## TEXTE
La photo, prise dans le Dorset, illustre ainsi une double tension : celle entre l’humain et l’animal, mais aussi entre le naturel et l’artificiel. Et c’est peut-être ce croisement qui lui vaut un succès populaire inédit — plus de 76 000 votes pour ce prix du public.
Photographier la faune urbaine : entre contraintes et révélations
Photographier un animal nocturne en milieu urbain n’est pas une mince affaire. Ici, la lumière ne vient pas du ciel, mais d’un lampadaire. L’arrière-plan, ce n’est pas une forêt, mais un mur tagué. Et le timing doit être millimétré. Pour capturer une scène comme celle-ci, il faut :
- connaître les habitudes de déplacement des animaux urbains (ici, un blaireau en maraude),
- anticiper les interactions possibles avec l’environnement humain (poubelles, murs, art de rue…),
- maîtriser la gestion de la lumière artificielle, souvent dure et directionnelle,
- travailler avec du matériel performant en basse lumière, sans flash intrusif.
Mais surtout, il faut savoir rester ouvert à l’imprévu. Parce que la faune urbaine ne se laisse pas mettre en scène. Elle s’invite. Elle surprend. Et c’est là toute la beauté du genre.
Un appel à renouveler notre regard
Cette image, saluée à l’unanimité, est bien plus qu’un “joli moment” figé. C’est un appel à sortir de nos zones de confort photographiques. À poser le trépied ailleurs que dans la rosée du matin. À explorer ce qui se passe sous les réverbères et entre deux palissades. Parce que la nature ne s’arrête pas aux lisières des forêts.

## DONNÉES EXTRAITES
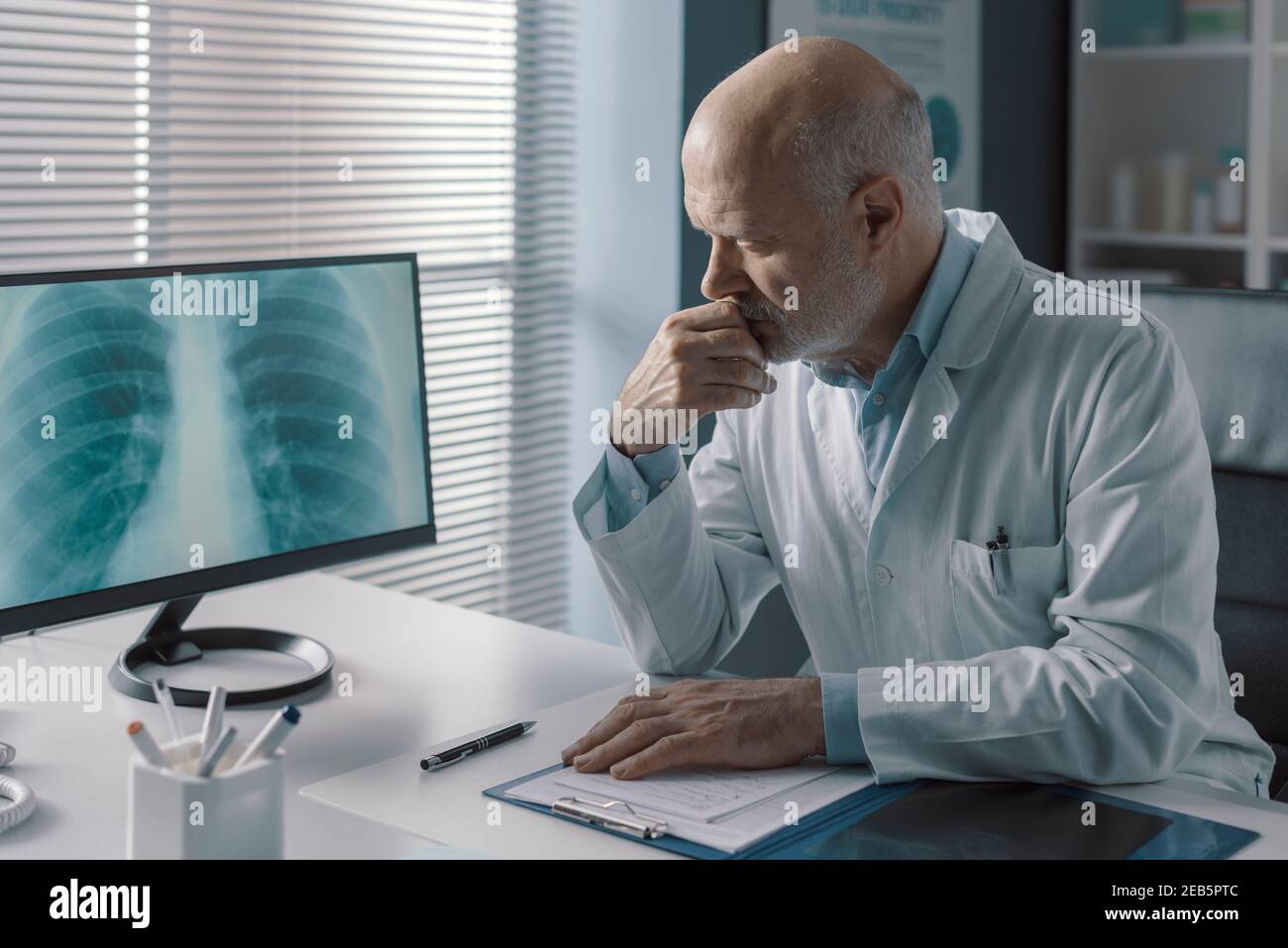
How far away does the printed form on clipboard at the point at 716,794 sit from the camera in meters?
1.13

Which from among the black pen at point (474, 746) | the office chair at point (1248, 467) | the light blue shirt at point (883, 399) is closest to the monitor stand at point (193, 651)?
the black pen at point (474, 746)

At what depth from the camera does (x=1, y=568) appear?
1373 mm

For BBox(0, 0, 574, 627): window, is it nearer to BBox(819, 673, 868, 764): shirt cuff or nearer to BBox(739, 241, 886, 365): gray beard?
BBox(739, 241, 886, 365): gray beard

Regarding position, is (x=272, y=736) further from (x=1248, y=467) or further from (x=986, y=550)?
(x=1248, y=467)

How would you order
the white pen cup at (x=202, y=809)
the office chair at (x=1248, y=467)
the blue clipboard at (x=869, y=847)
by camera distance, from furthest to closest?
the office chair at (x=1248, y=467) < the blue clipboard at (x=869, y=847) < the white pen cup at (x=202, y=809)

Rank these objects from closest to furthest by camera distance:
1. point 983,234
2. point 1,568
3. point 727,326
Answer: point 1,568 → point 727,326 → point 983,234

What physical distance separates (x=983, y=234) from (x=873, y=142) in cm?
24

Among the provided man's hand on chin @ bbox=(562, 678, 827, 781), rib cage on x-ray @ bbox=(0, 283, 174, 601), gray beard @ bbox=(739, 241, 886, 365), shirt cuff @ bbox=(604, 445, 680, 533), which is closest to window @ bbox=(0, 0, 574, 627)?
rib cage on x-ray @ bbox=(0, 283, 174, 601)

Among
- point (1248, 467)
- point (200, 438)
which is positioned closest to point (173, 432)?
point (200, 438)

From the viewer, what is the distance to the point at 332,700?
4.95 feet

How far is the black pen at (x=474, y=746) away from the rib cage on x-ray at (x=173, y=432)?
1.24 ft

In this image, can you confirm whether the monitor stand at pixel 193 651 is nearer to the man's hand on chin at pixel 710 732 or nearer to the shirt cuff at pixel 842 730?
the man's hand on chin at pixel 710 732
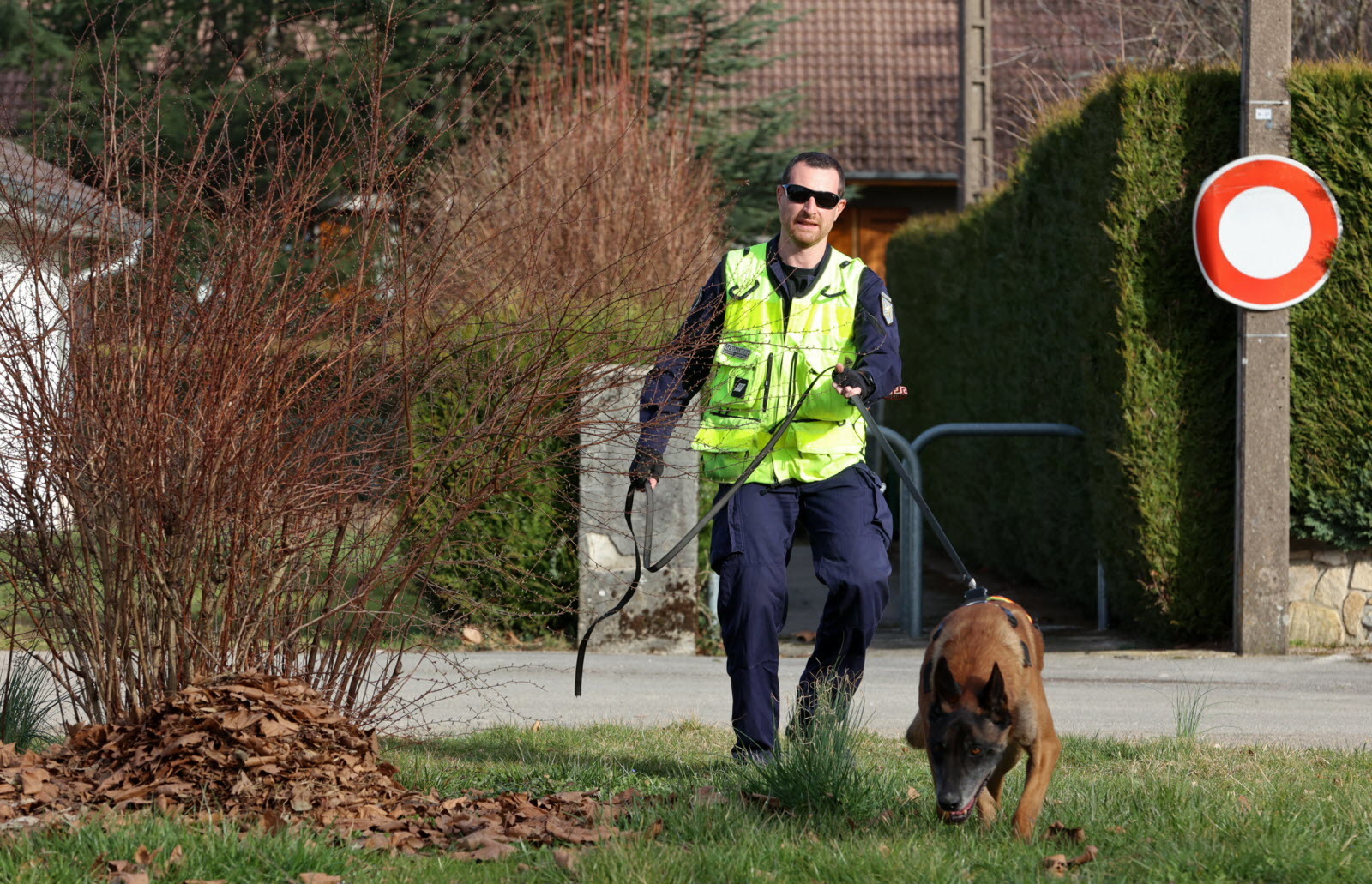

## EXERCICES À RÉALISER
1/ D'après le texte sur la photographie de la faune urbaine, quel animal apparaît sur la photo en exemple ?
2/ Réécrivez le texte sur la faune urbaine en commençant à « La photo, prise » et en terminant à « prix du public. », où « inédit » est remplacé par « sans précédent ».
3/ Poursuivez le texte sur la photographie de la faune urbaine au-delà de sa dernière phrase.

## RÉPONSES ATTENDUES
1/ Un blaireau en maraude.

2/
La photo, prise dans le Dorset, illustre ainsi une double tension : celle entre l’humain et l’animal, mais aussi entre le naturel et l’artificiel. Et c’est peut-être ce croisement qui lui vaut un succès populaire sans précédent — plus de 76 000 votes pour ce prix du public.

3/
Et si l’on en croit la communauté des photographes nature, cette approche séduit de plus en plus. Forums, réseaux sociaux, portfolios… les images de renards, d’oiseaux ou de hérissons urbains affluent.
Et avec elles, une photographie de nature moins carte postale, plus politique, plus ancrée dans nos réalités quotidiennes.
Entre art, message et instinct
Avec No Access, Ian Wood prouve qu’une photo peut être belle, drôle, troublante, et engagée à la fois. Sans effet de manche. Sans texte militant. Juste avec un blaireau, un mur, et une coïncidence qui en dit long.
Et si c’était ça, le futur de la photo nature : documenter le réel tel qu’il est — urbain autant que rural, décalé, parfois tragique — mais toujours vivant ?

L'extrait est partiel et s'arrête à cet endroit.